Omit every picture, then return each line of the data below exactly.

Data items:
[Start of section]

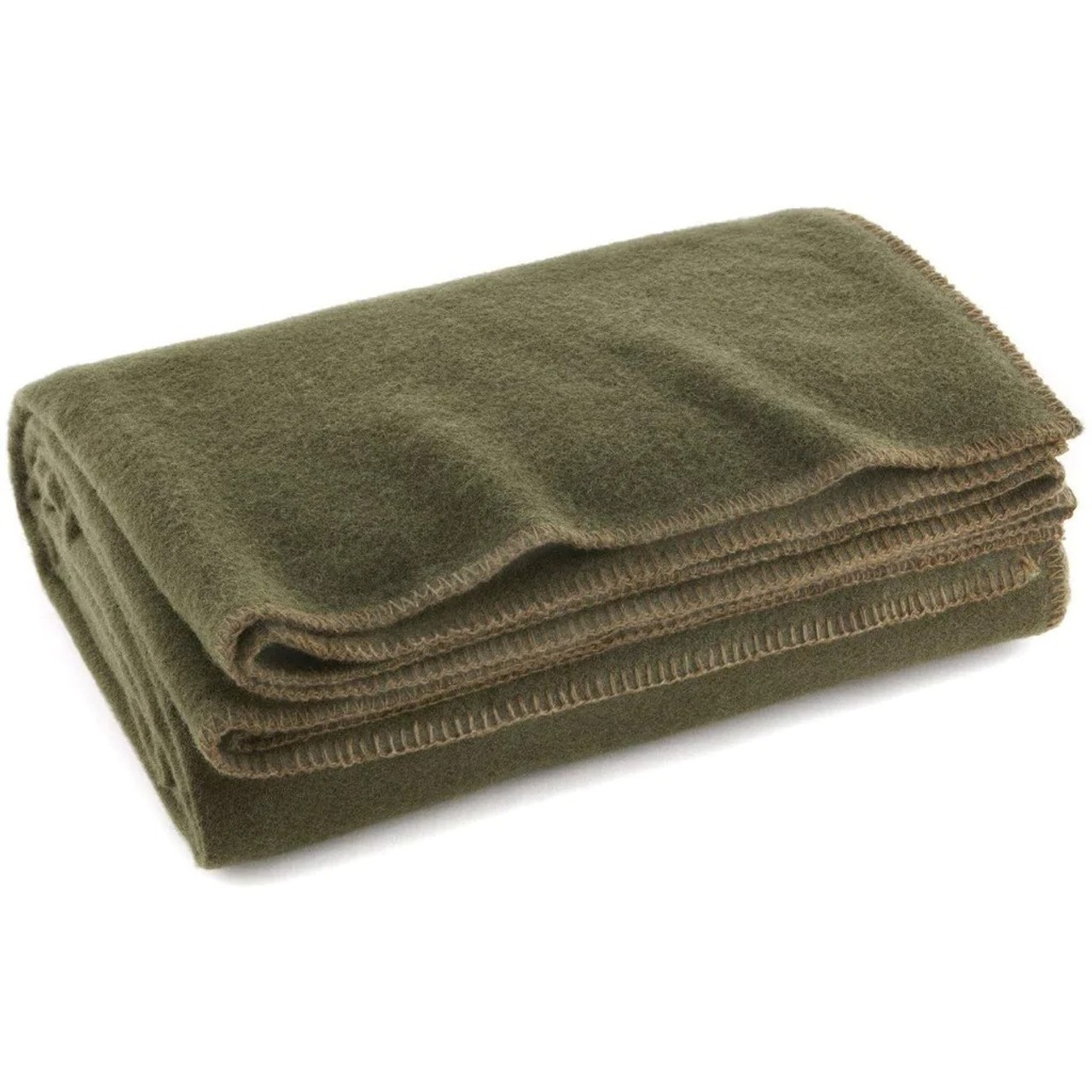 Mil-Spec Wool Blanket - Thunderhead Outfitters
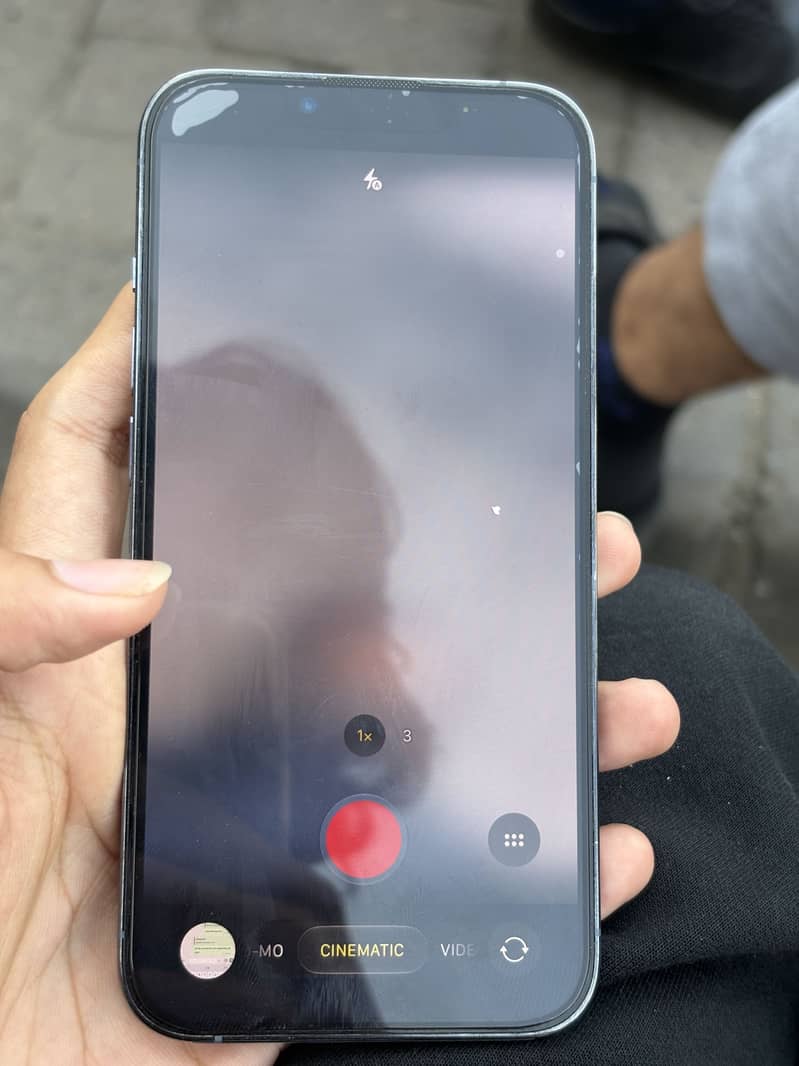 Apple iPhone 13 Pro 5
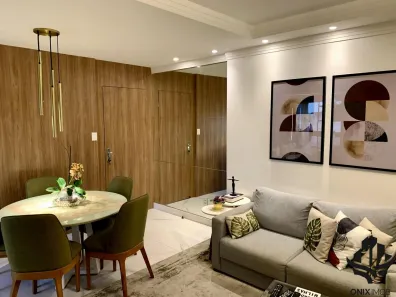 Apartamento com 3 Quartos à venda, 80m² no Jardim Armação, Salvador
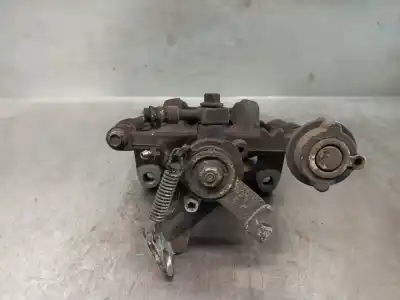 Автозапчасти б/у задний правый тормозной суппорт за opel zafira tourer c (p12) 2.0 cdti (75) ссылки oem iam 13300864  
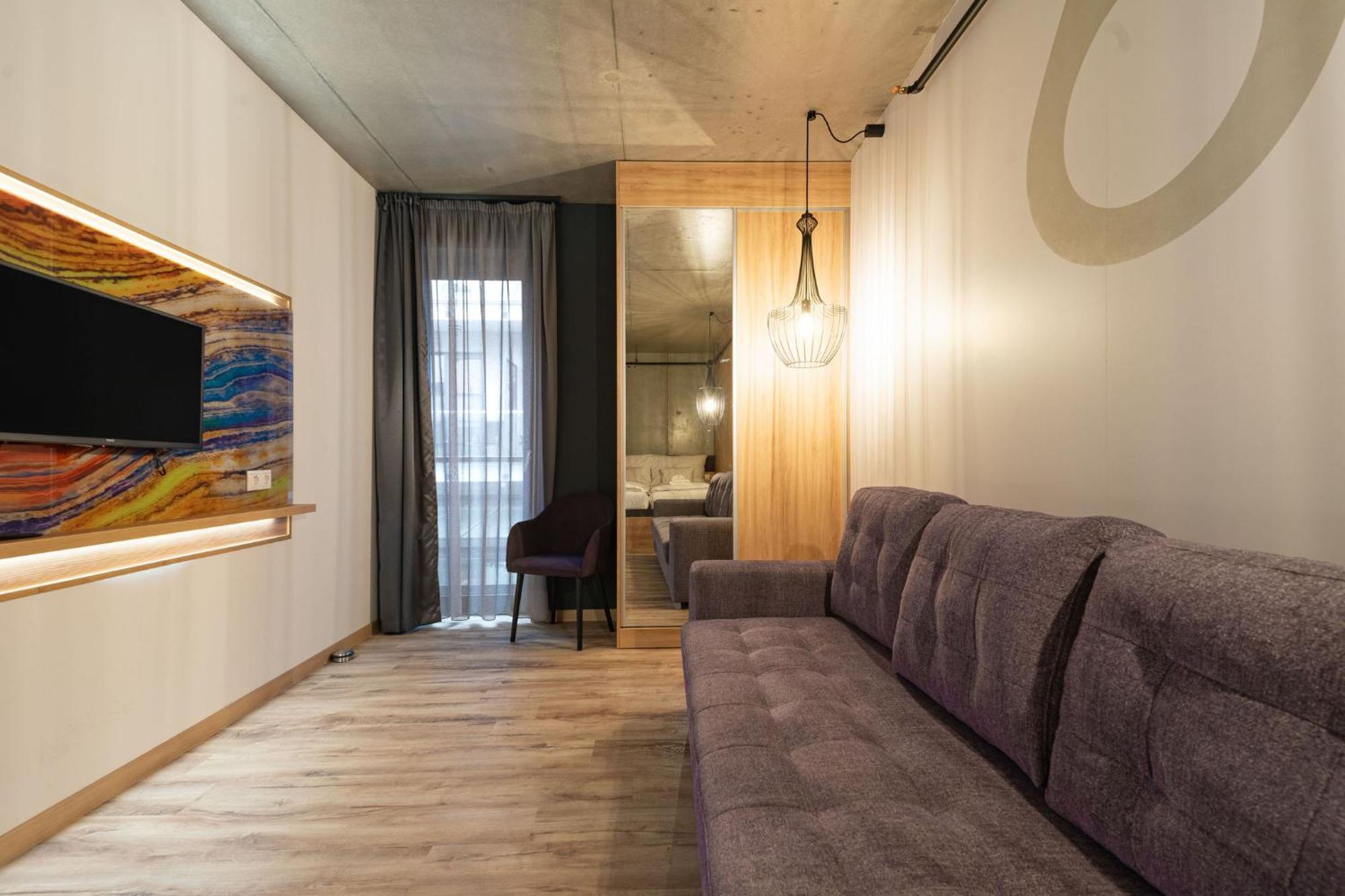 Onyx Luxury Boedapest Buitenkant foto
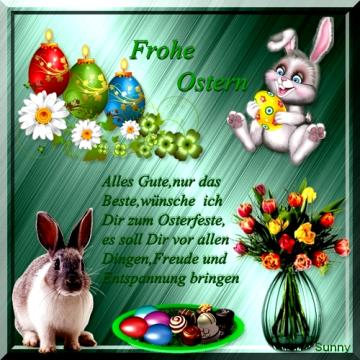 ostern bilder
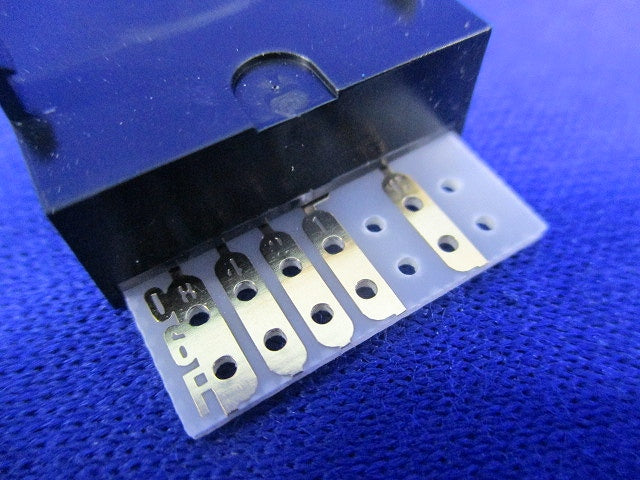 サムロータリスイッチ A7BS-206-PM-1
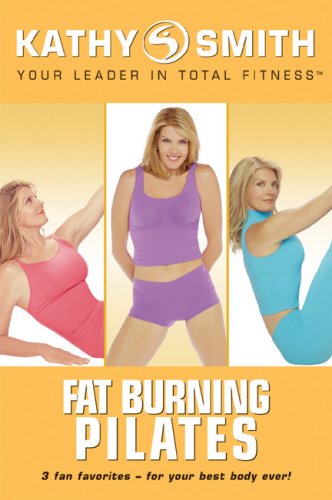 Fat Burning Pilates [DVD] [Import] von Lions Gate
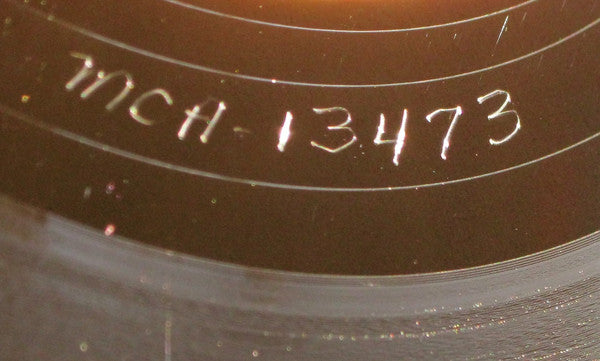 Jimi Hendrix - Live At Woodstock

[End of section]

● **REPLY TO THE TASK**
 Mil-Spec Wool Blanket - Thunderhead Outfitters
 Apple iPhone 13 Pro 5
 Apartamento com 3 Quartos à venda, 80m² no Jardim Armação, Salvador
 Автозапчасти б/у задний правый тормозной суппорт за opel zafira tourer c (p12) 2.0 cdti (75) ссылки oem iam 13300864  
 Onyx Luxury Boedapest Buitenkant foto
 ostern bilder
 サムロータリスイッチ A7BS-206-PM-1
 Fat Burning Pilates [DVD] [Import] von Lions Gate
 Jimi Hendrix - Live At Woodstock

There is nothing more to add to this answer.